NEO-based comic strip wins international following

Yehuda Moon was riding his bicycle on a secluded road in a snowstorm when someone he'd seen before pulled alongside, shouted, "Remember me?" and ran him into a ditch.

Months earlier, Yehuda and the same motorist had a confrontation over where bicycles belong. The driver yelled "Sidewalk!" Yehuda — a commuter, advocate and shopkeeper — responded by reaching in his open window, taking the car's keys and tossing them away.

"Sidewalk!" he yelled back.

Months later, the motorist's retaliatory assault landed Yehuda in a snowdrift. That was December 7. Then a plow came along and buried the cyclist and rider. He dug his way out a week later, one arm bleeding, either from the initial crash or from being scraped by the plow. He wandered — dazed and apparently in circles — for five days until, while digging a snow cave to stay warm, he dug up his bike. Things were beginning to look up.

Yehuda Moon is a comic-strip character, drawn by Shaker Heights resident Rick Smith. His strip, Yehuda Moon and the Kickstand Cyclery (yehudamoon.com), unfolds multiple storylines in three or four panels per day. It revels in details of bicycle culture that resonate with the two-wheeled cognoscenti in a way that has won him fans from around the world.
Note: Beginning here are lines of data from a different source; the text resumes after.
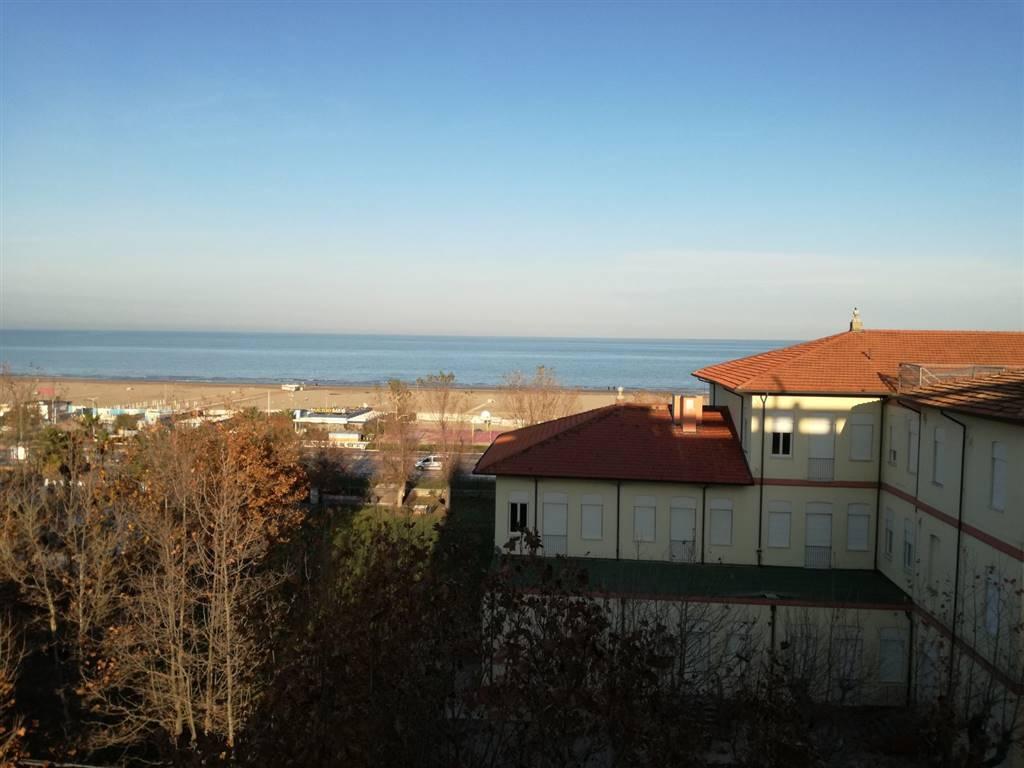 Appartamento in vendita a Rimini, 3 locali, zona Zona: Bellariva, prezzo € 160.000 | CambioCasa.it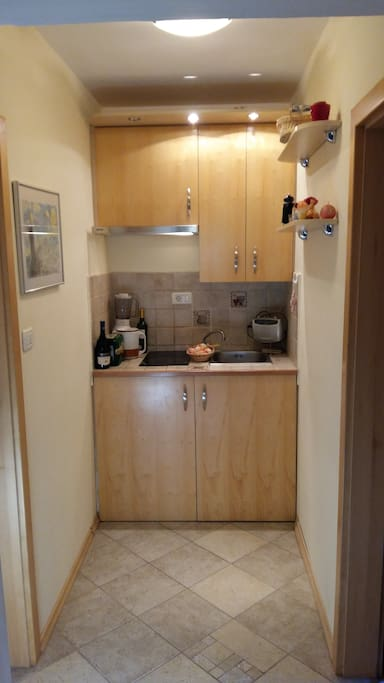 this is kitchen is small but have electrical quick two rings ,refrigerater ,napa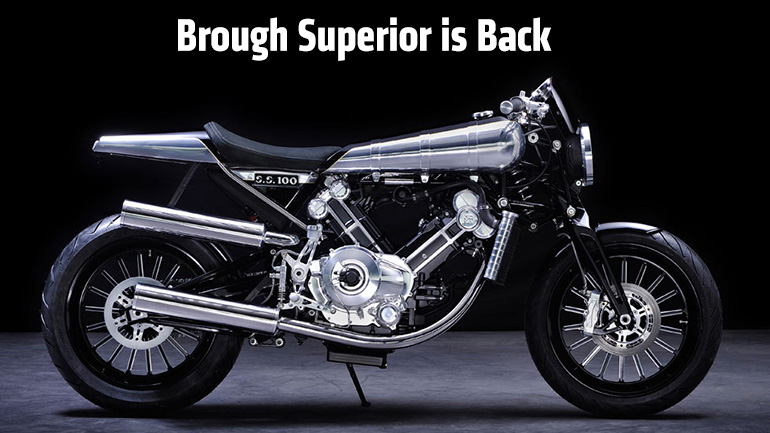 Brough Superior Top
"I haven't heard from anyone in Uzbekistan yet," says Smith in what sounds like a joke or at least hyperbole. But ISP reports show the truth of his next statement: "I've heard from people just about everywhere in the world where they've seen bicycles." Readers are concentrated in English-speaking countries, but no less than 89 nations are represented. He gets more than 10,000 unique visitors every week, with storylines exploring nuances of personality that distinguish commuters and other utilitarian cyclists from racers who ride for sport. As context, Smith has built a world in which market competitiveness between shops and the cyclist's battle for space on the streets are significant plot factors.

It's startling to learn that Smith has never been a bicycle mechanic. He did hang around Shaker Cycle, before the shop moved to Tremont. "It was your classic LBS," he says, using shorthand for local bicycle shop.
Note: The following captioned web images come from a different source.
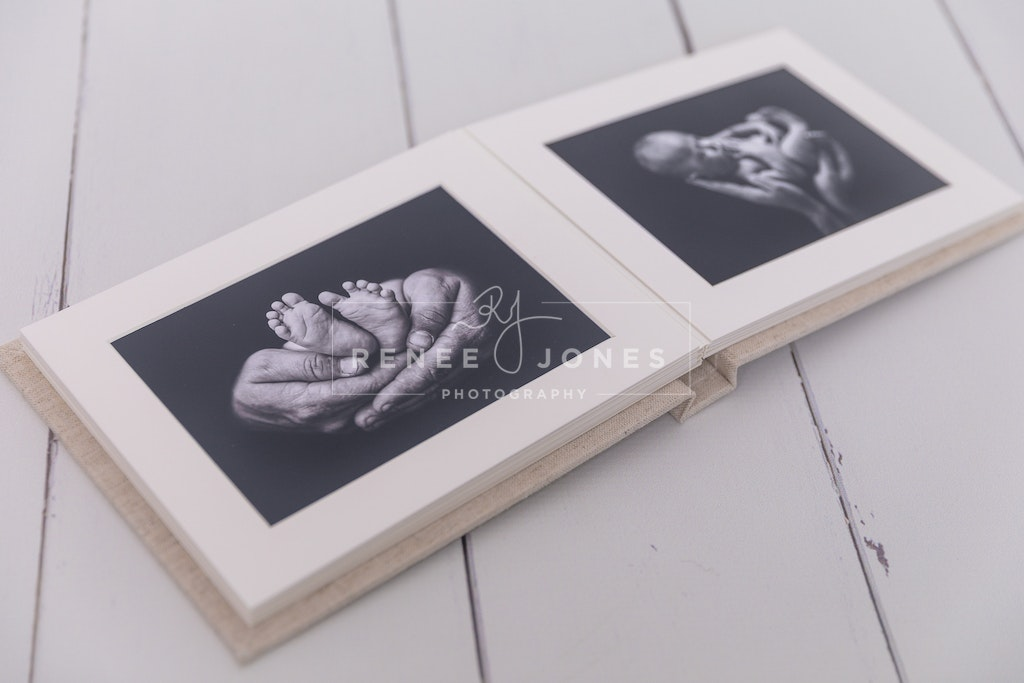 Timeless Images - Your photographs deserve to be beautifully displayed in gorgeous albums.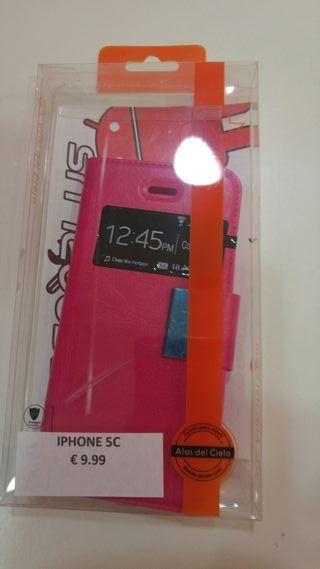 Fundas de iphone 5c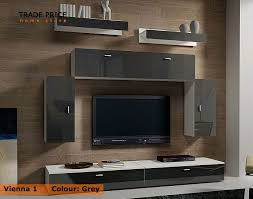 Ikea Tv Unit Tv Wall Units Tv Cabinets Tv Stand Grey High Gloss Modern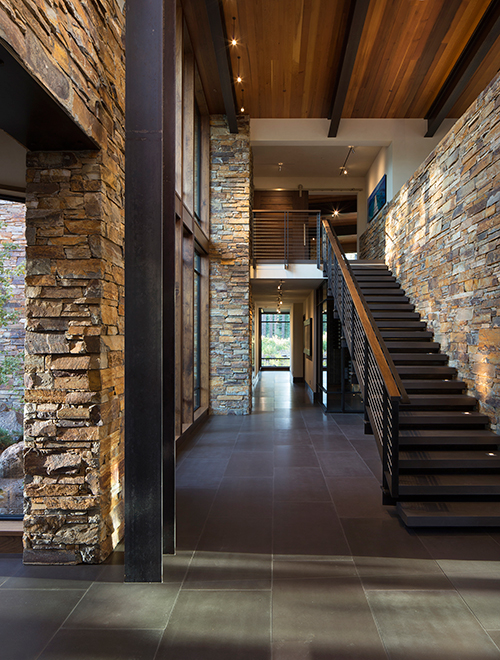 Lake Tahoe Martis Camp Riera Design And Interiors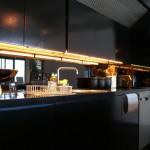 черная кухня интерьер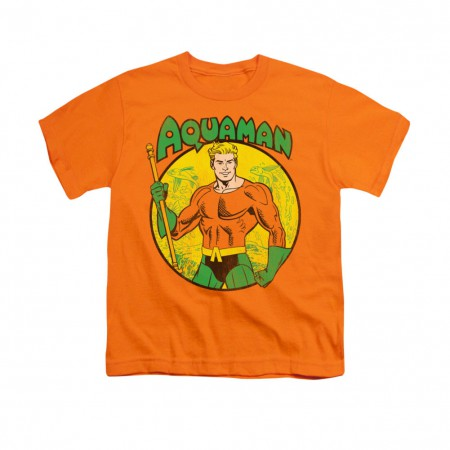 Aquaman Comic Circle Orange Youth Unisex T-Shirt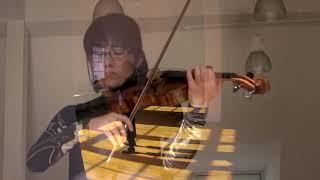 J.S.Bach : Suite for Cello Solo No.2  Prelude (Viola: Megumi Kasakawa)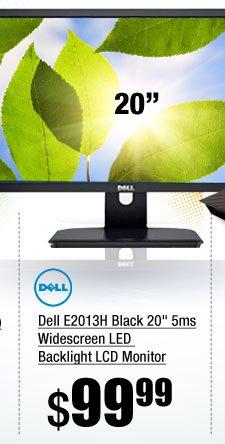 Dell E2013H Black 20 inch 5ms Widescreen LED Backlight LCD Monitor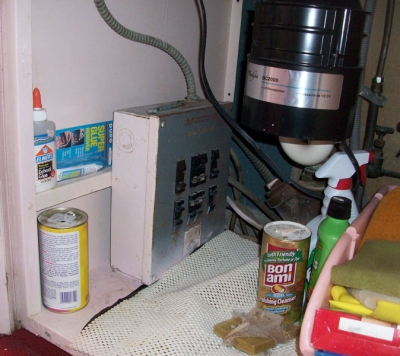 Electric-Panel-below-Sink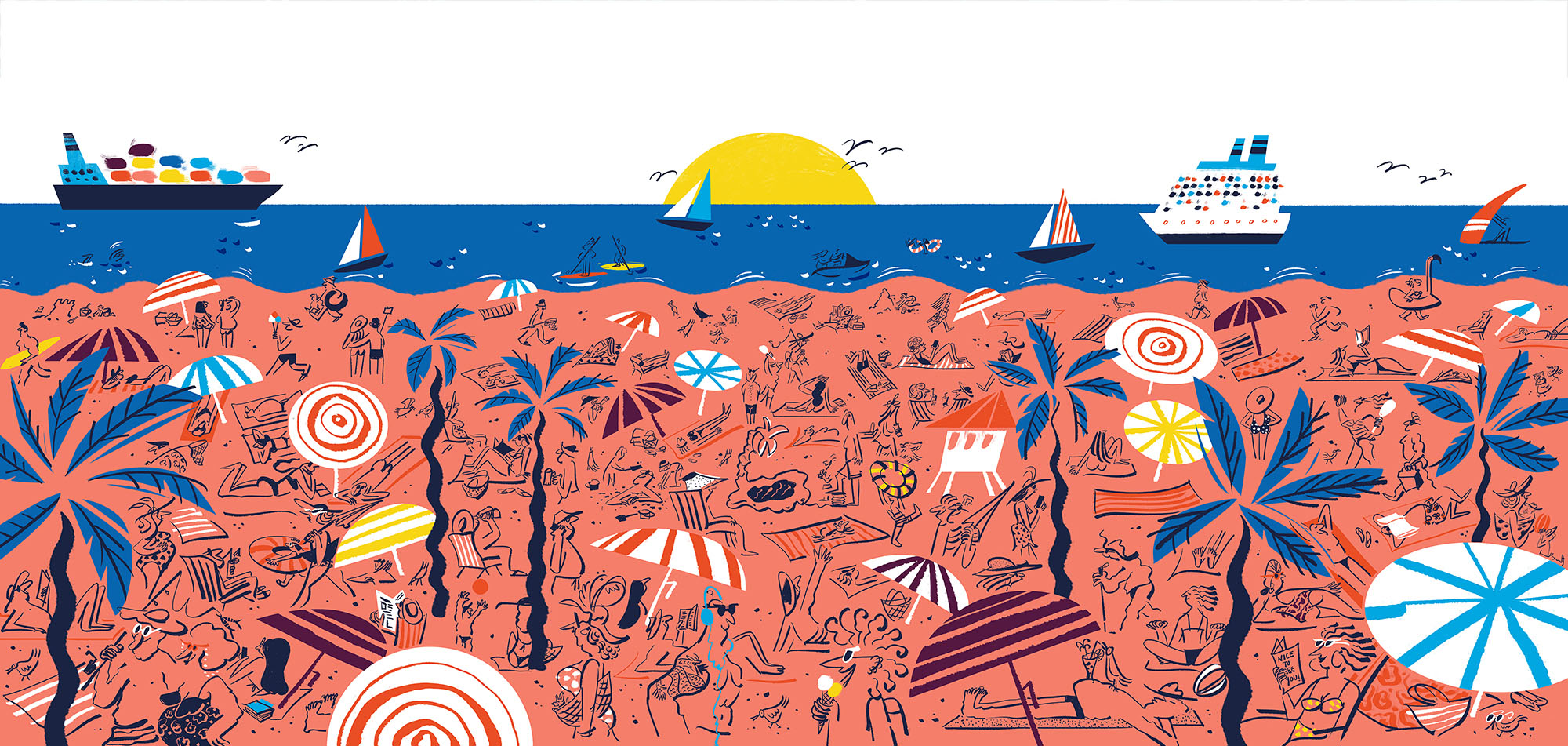 Mural illustration for Las Olas Store in Fort Lauderdale of Warby Parker by Lalalimola - A beach scene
Yehuda Moon — a name he invented in high school, which stuck simply because he thought it was funny — is a bicycle mechanic who works at the fictitious Kickstand Cyclery. His character embodies the tweedy and idealistic side of bicycle culture: cycling for transportation and the joy of the ride. He appreciates the traditional ways; for him, bicycle technology reached its peak in the '70s. He probably wouldn't trust carbon fiber. He's an advocate of sharing the road. He's put white "ghost bikes" around the neighborhood to raise awareness of cyclists killed in collisions with cars. He's also placed "share a bike" bikes around town for people to use whenever they need a bike to get somewhere. He's not above taking traffic management into his own hands by painting his own bike lanes. With his beard and stature, he bears a striking resemblance to his creator.

Yehuda's partner at the Kickstand is Joe, a dedicated sport cyclist who loves speed and high-performance gear. He wears Lycra, checks his watch and crouches low over his handlebars. He loves new equipment and technical innovation not just for the way they help his ride, but also because they sell. Smith — who is no more a racer than he is a bicycle mechanic — says Joe is an amalgam of what he's learned through racers he knows and by reading about sport cyclists.

Other recurring characters include Sister Sprocket, a pipe-smoking, fixie-riding young woman from the nearby Shaker community who may or may not have the hots for Yehuda. She also may or may not be in league with a competing bike shop in their quest for an alloy called "unobtanium." Then there's Thistle, an African-American woman whose organizational skills won her a job at the Kickstand. Her business savvy helps Joe and Yehuda compete with the chain store that has opened across the street (with graphic and other similarities to a major real-world chain). Smith says he sees spikes in readership when Thistle has a role in the plotline.

That's an example of what Smith thinks makes the strip successful: For all its bike-geek glory, it's about much more than bikes and bike riders. "It's about small businesses competing with large, corporate chains," he says. "It's about capable, independent women. It's about taking the good with the bad."